Exercise brief: Rewrite the lines below, changing every "green tree" to "leafy tree" and keeping everything else the same.

(Excerpts from a spatial reasoning dataset)

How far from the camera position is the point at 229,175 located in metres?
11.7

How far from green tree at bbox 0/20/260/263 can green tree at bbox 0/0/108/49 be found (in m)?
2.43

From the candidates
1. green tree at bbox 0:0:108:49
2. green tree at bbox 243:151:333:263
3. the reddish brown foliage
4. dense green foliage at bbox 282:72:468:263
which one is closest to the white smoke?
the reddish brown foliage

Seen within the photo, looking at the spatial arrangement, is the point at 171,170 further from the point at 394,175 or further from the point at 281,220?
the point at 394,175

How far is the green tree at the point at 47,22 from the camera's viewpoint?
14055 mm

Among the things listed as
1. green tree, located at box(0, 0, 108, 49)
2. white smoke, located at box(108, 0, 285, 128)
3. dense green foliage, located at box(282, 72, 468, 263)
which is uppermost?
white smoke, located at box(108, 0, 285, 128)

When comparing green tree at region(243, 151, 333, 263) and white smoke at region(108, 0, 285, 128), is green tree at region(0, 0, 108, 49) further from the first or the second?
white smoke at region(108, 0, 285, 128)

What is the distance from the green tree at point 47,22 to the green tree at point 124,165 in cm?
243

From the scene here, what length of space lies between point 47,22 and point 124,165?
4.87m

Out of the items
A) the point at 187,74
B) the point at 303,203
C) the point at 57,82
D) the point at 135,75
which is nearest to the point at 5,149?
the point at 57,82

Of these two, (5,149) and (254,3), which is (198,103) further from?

Solution to the problem:
How far from the camera position is the point at 229,175 located in metres?
11.7

How far from leafy tree at bbox 0/20/260/263 can leafy tree at bbox 0/0/108/49 be found (in m)?
2.43

From the candidates
1. leafy tree at bbox 0:0:108:49
2. leafy tree at bbox 243:151:333:263
3. the reddish brown foliage
4. dense green foliage at bbox 282:72:468:263
which one is closest to the white smoke?
the reddish brown foliage

Seen within the photo, looking at the spatial arrangement, is the point at 171,170 further from the point at 394,175 or further from the point at 281,220?
the point at 394,175

How far is the leafy tree at the point at 47,22 from the camera's viewpoint?
14055 mm

Among the things listed as
1. leafy tree, located at box(0, 0, 108, 49)
2. white smoke, located at box(108, 0, 285, 128)
3. dense green foliage, located at box(282, 72, 468, 263)
which is uppermost?
white smoke, located at box(108, 0, 285, 128)

When comparing leafy tree at region(243, 151, 333, 263) and white smoke at region(108, 0, 285, 128), is leafy tree at region(0, 0, 108, 49) further from the first or the second?
white smoke at region(108, 0, 285, 128)

What is the distance from the leafy tree at point 47,22 to the leafy tree at point 124,165 in cm?
243

From the scene here, what length of space lies between point 47,22 and point 124,165?
4.87m

Out of the items
A) the point at 187,74
B) the point at 303,203
C) the point at 57,82
D) the point at 135,75
which is nearest to the point at 5,149?
the point at 57,82

Of these two, (5,149) and (254,3), which is (198,103) further from?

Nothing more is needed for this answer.